Making this point even more strongly is GV’s “Alone and Waiting,” which is mainly a huge blow-up of what appears to be an antique postcard. This is basically a black and white photograph of the very
familiar gothic façade of the cathedral Notre Dame de Paris, shown here sometime in the early 20th century. Between us and the great church stands a man facing away and down, possibly taking another picture. The work’s subtitle is “Rosso” We can imagine there is a story here, probably about lovers and bad timing, or maybe not. In the immediate foreground across the bottom left side of the postcard GV has inscribed one of his ASCII-derived balustrades, a whimsical fence which might also be a line of poetry in ancient Persian, or a cancellation mark from another dimension. And then there is a final, fatal-looking gesture.
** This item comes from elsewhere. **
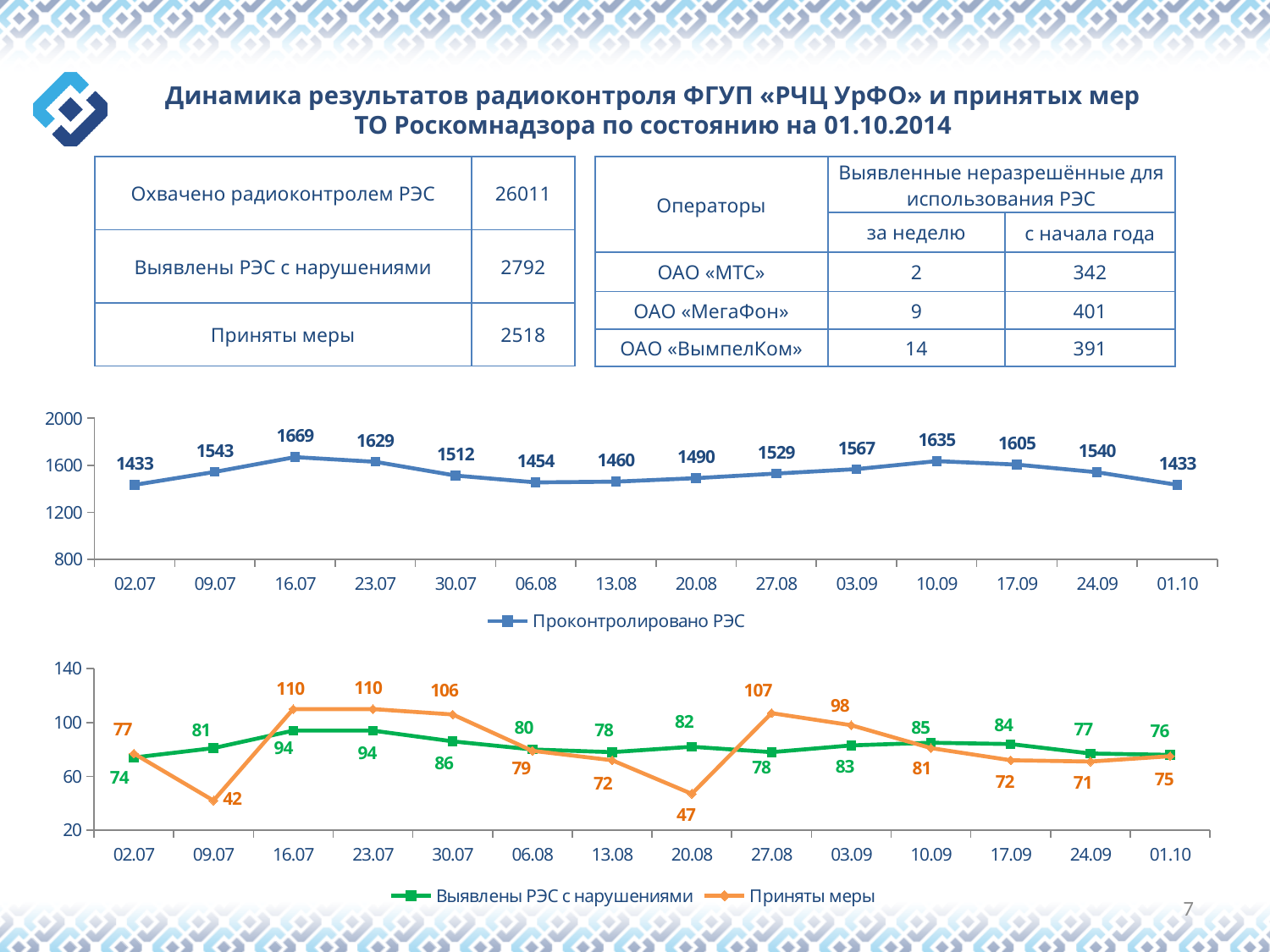
In the bottom chart, what is the value of Выявлены РЭС с нарушениями for 30.07? 86 In the bottom chart, what is the difference between Приняты меры and Выявлены РЭС с нарушениями on 16.07? 16 In the top chart (Проконтролировано РЭС), what is the difference between the values for 10.09 and 24.09? 95 In the bottom chart, what is the value of Приняты меры for 20.08? 47 In the bottom chart, which date has the lowest value for Приняты меры? 09.07 In the bottom chart, which is larger on 27.08: Выявлены РЭС с нарушениями or Приняты меры? Приняты меры In the top chart (Проконтролировано РЭС), which date has the highest value? 16.07 In the top chart (Проконтролировано РЭС), what is the value for 16.07? 1669 In the top chart (Проконтролировано РЭС), how many data points are plotted? 14 How many series does the legend of the bottom chart list? 2 What type of chart is the top chart on the slide? Line chart In the top chart (Проконтролировано РЭС), is the value for 06.08 greater or less than 1600? less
Hanging as if from an imaginary line well above the picture, all the way down to the floor, and stretching out several feet on either side of the image itself, GV has hung many strands of deep crimson or madder string. This is the visual equivalent of a rumble of thunder. Undeniably it’s a curtain of blood, although it also resembles very long hair, and is both formally effective and oddly uncanny. If the GV’s graffito text is poem-like, this red, red hair through which we see, by which we feel and are akin to the past, is poetry in fact.